Douiret (Berber: Eddwirat or igherman, دويرات) is a ruined Berber village in the Tataouine district in southern Tunisia. Located on a hilltop near a modern village of the same name, Douiret was a fortified granary, or ksar (plural ksour.) Like other ksour created by North African Berber communities, Douiret was built on a hilltop to help protect it from raiding parties. Douiret is a regular stop on southern Tunisia's ksar trail, along with the villages of Chenini, Ksar Ouled Soltane and Ksar Hadada.

The old village of Douiret is located 22 km southwest of Tataouine in a rugged mountainous region. The old village transformed into ruins is surmounted by its citadel or ksar overlooking troglodyte houses dug in the mountain and aligned in a meandering fashion along its cliff. A path of about 3 km is lined up with abandoned dwellings mostly in ruins with the exception of the eye-catching white mosque (known as 'the palm tree mosque' or Jamaa ennakhla) at midway and a couple of renovated dwellings serving as a showcase and/or an atypical motel to host visitors and tourists.

==History==
The ancestry of Douiret is believed to be traced back to a founding father with the name of Ghazi Ben Douaieb Bou Kenana, who migrated to the region more than 600 years ago – possibly coming from the Moroccan region of Tafilalet (Louis, A. 1975. Douiret: Étrange Cité Berbère. Societé Tunisienne de Diffusion, Tunis). In 1850, Douiret population was around 3500 inhabitants. It has been an important caravan stop between Gabès to the north and the Libyan city of Ghdamès to the south.
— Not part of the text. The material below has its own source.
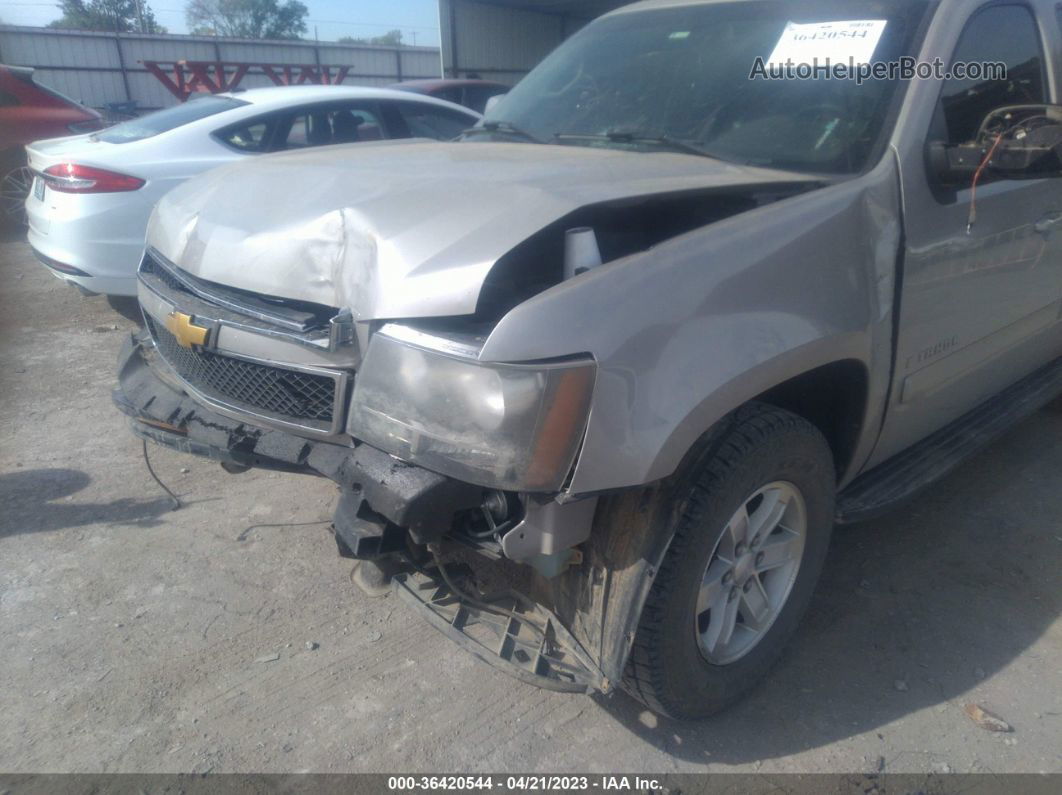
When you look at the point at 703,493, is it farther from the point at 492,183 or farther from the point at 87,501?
the point at 87,501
In 1882, Douiret was chosen temporarily by colonial France as the center for its military administrative authority in the southern part of Tunisia before abandoning it in favor of Tataouine soon after that.
In the 20th century, Douiret had seen its population progressively decrease as many of its inhabitants migrated mainly to the Tunisian capitol Tunis. By the close of the 20th century and the beginning of the 21st century, the old village of Douiret has virtually transformed into a ghost town in ruins as the few remaining families opted to move to the new village of Douiret built at the mountain foothills not far from their ancestors' historic site.

Source: Douiret.net

==Language==
Douiri language is one of the many closely related varieties the Berber language, a branch of the Afro-Asiatic language family. Today's Douiri language is infused with many Arabic words as well as Tunisian dialect with a myriad of foreign terms namely French and Italian. All inhabitants of Douiret, however, do speak Arabic as well.